▶ **Task inputs**
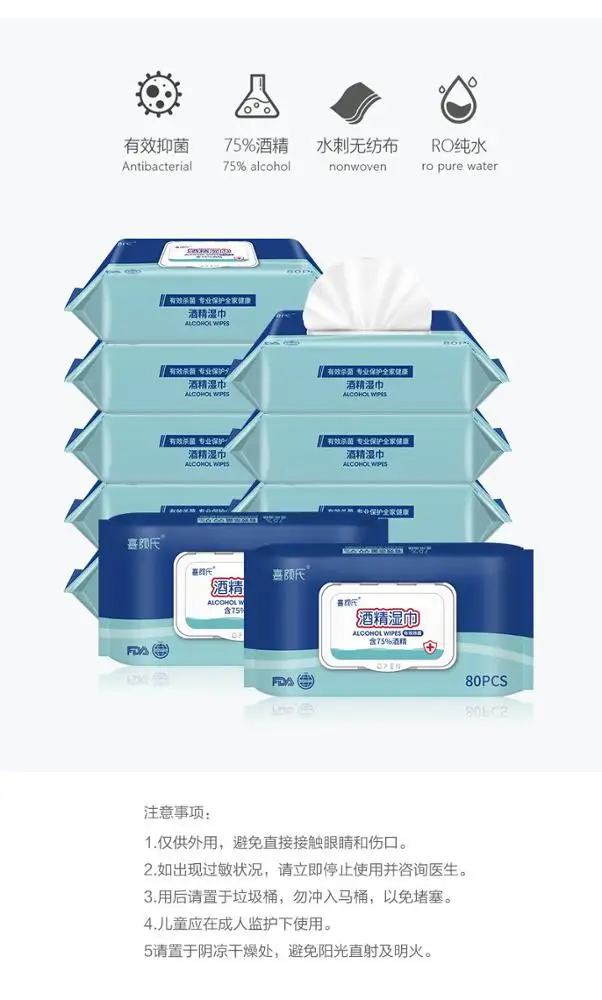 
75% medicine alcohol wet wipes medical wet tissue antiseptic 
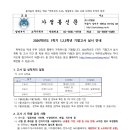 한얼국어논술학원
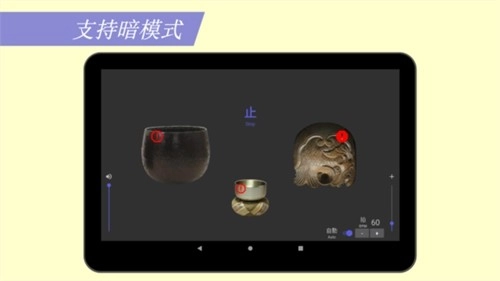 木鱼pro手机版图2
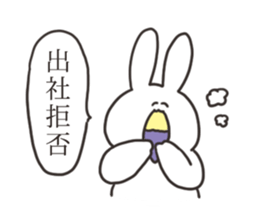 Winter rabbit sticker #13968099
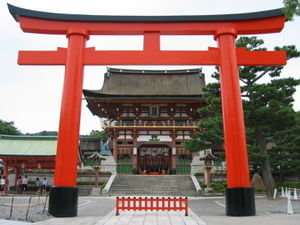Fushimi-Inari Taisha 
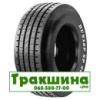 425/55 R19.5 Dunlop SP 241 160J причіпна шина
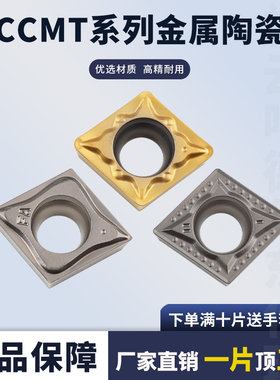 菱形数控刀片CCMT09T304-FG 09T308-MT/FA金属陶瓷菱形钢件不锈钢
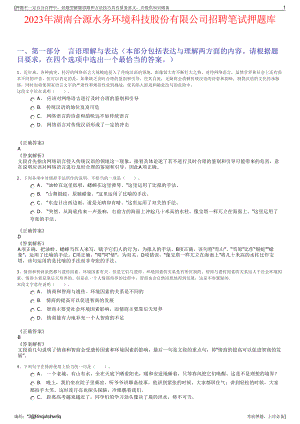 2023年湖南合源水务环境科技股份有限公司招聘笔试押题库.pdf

▶ **Exercise goal**
Rewrite the caption lines of the material with "sticker" swapped for "decal" and everything else unchanged. Leave out the picture markers.

▶ **Finished exercise**
75% medicine alcohol wet wipes medical wet tissue antiseptic 
 한얼국어논술학원
 木鱼pro手机版图2
 Winter rabbit decal #13968099
Fushimi-Inari Taisha 
 425/55 R19.5 Dunlop SP 241 160J причіпна шина
 菱形数控刀片CCMT09T304-FG 09T308-MT/FA金属陶瓷菱形钢件不锈钢
 2023年湖南合源水务环境科技股份有限公司招聘笔试押题库.pdf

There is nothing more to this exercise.